CLARIFYING THE DISTINCTIONS
Mickey Mantle took a job last week as a glad-hander for an Atlantic City casino—and was promptly barred by Commissioner Bowie Kuhn from continuing as a spring-training batting instructor for the Yankees. In so acting, Kuhn was following the precedent he established in 1979 in purging Willie Mays, who had to give up his duties as a part-time coach with the Mets because he had taken a promotional job with an Atlantic City casino. Then, as now, Kuhn confined his ruling to the question of casino employment. No action has been taken, for example, against the many ballplayers who participate in golf tournaments sponsored by casinos.

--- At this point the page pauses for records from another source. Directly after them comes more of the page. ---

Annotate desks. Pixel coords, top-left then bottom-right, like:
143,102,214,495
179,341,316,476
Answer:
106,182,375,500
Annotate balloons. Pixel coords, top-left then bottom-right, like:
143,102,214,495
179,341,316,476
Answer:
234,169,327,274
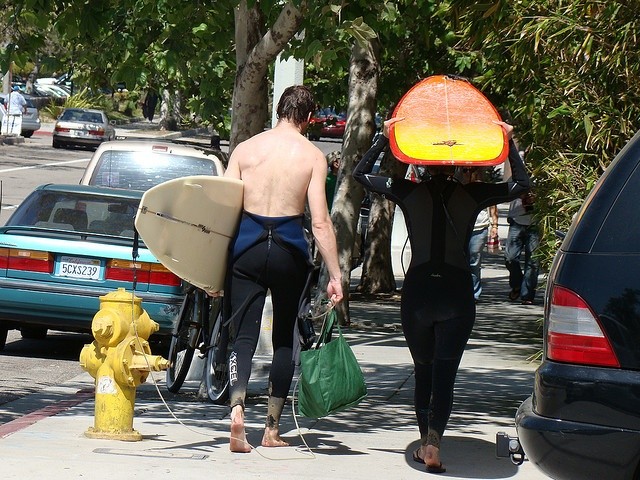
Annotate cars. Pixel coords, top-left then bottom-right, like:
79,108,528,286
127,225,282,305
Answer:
0,183,200,349
52,107,116,147
306,107,347,141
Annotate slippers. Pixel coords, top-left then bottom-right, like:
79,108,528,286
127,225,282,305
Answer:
522,297,533,304
509,284,521,301
412,447,424,461
426,461,446,473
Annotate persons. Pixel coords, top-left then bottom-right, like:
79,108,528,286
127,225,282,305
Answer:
144,89,162,124
351,117,530,474
326,151,342,213
3,85,27,136
206,86,345,453
359,134,386,260
503,196,541,305
468,203,499,304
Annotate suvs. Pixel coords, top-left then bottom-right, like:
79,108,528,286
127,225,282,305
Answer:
496,130,640,479
76,139,228,224
0,94,41,137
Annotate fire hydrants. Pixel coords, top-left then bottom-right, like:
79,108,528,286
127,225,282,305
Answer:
80,287,172,441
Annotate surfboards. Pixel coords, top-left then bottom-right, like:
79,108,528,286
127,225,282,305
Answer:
389,73,510,166
134,175,244,293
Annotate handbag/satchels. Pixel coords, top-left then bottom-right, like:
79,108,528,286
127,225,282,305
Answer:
295,304,368,419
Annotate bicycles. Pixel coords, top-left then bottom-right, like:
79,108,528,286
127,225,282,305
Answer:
167,283,230,405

This isn't the only fine distinction Kuhn has drawn in discharging his duty to protect the game's integrity. At least two club owners, the Yankees' George Steinbrenner and the Pirates' John Galbreath, are currently involved in the ownership and management of racetracks, which are as much in the business of legalized gambling as casinos are, and Kuhn has done quite a bit of line-drawing in dealing with that situation, too. We would like to bring you up to date on matters as they now stand, but be forewarned that it does get complicated.
In 1980 Kuhn intimated that Steinbrenner, the principal owner of Tampa Bay Downs, and Galbreath, board chairman and part owner of Churchill Downs, could retain their racetrack affiliations because neither of them had "full" ownership. At another point during roughly that same period, however, Kuhn ruled that they could do so because they didn't actually "operate" the tracks. In recent months Kuhn has been invoking an altogether different rule, one that, according to an aide, he instituted in late 1980 but didn't bother to announce publicly, even though it presumably superseded the two previously mentioned stipulations, which had been made public. At any rate, Kuhn now says that owners can no longer own interests in racetracks but that Steinbrenner and Galbreath are in the clear, not because of anything to do with the degree of their ownership or operational involvement, understand, but because they were already active in racing before he instituted his policy. For reasons best known to himself, Kuhn chose not to give baseball people involved with casinos the benefit of such a "grandfather" clause.
Nobody has ever accused Kuhn of making the commissioner's job look easy.